[EXCERPTED PASSAGE — start]

The Data Source
The UPV researcher shared with us the raw simulation files in HDF format. Structurally similar to NetCDF, these files contained water-level values and flood extent data across both space and time.
Optimizing Mapbox Performance: Combining Vector Tilesets for Smooth Layer Animation
Since we had a “snapshot” of the flood every ten minutes, we faced the challenge of representing 80 time steps without overwhelming the browser.
Our first attempt used georeferenced PNGs, but the result was disappointing: layers flickered when toggled on and off, especially while panning the map. We then considered using GeoTIFFs, but uploading more than 80 of them to Mapbox Studio was simply unfeasible.
The solution was to vectorize the GeoTIFFs and turn them into vector tilesets. We grouped the GeoTIFFs into eight tilesets (each containing 10–15 time steps), and within each we merged adjacent cells with the same value, dissolving unnecessary geometries to reduce file size. This allowed us to work with lighter layers and deliver a smooth experience.
How to Animate Layers in Mapbox Using Scroll-Driven Interaction
After several iterations, we found a workflow that worked seamlessly. As the reader scrolls, the visualization needs to recolor cells for the corresponding timestamp. At the same time, the system must switch tilesets—up to eight times throughout the sequence without the reader noticing.

[EXCERPTED PASSAGE — finish]

__WHAT TO DO__. Rewrite the part of the Mapbox flood-animation text starting with "The Data Source" and going on through "space and time.", putting "HDF5" in place of "HDF". The material here has no connection to the text above.

[LISTED RECORDS — start]

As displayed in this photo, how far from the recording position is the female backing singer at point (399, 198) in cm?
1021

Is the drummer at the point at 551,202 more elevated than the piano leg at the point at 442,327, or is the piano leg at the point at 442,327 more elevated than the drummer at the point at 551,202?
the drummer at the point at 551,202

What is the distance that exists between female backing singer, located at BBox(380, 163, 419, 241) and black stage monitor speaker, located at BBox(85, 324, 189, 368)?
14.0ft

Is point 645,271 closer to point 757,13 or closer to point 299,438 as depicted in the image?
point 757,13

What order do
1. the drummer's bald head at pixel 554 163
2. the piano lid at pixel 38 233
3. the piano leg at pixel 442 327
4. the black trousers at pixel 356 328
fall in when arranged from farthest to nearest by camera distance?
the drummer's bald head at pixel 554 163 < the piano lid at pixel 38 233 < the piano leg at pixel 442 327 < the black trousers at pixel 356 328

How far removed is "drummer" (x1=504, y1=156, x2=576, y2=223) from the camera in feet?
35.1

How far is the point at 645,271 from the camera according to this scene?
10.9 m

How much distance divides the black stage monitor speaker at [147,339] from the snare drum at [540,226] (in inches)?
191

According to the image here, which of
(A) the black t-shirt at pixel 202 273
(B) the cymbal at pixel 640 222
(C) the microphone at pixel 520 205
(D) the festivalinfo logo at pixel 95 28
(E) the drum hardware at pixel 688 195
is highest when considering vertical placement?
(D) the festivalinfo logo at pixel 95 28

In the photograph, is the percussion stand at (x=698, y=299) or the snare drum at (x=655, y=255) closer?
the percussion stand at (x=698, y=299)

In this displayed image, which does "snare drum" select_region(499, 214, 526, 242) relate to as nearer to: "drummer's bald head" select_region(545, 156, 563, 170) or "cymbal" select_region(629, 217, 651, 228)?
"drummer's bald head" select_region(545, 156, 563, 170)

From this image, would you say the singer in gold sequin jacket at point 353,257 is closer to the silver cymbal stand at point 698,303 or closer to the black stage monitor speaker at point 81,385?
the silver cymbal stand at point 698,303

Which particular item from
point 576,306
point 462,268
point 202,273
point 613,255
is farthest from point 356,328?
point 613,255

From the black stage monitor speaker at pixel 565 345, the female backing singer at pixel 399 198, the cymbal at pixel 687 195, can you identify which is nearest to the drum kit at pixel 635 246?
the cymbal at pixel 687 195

[LISTED RECORDS — finish]

__ANSWER SPACE__.
The Data Source
The UPV researcher shared with us the raw simulation files in HDF5 format. Structurally similar to NetCDF, these files contained water-level values and flood extent data across both space and time.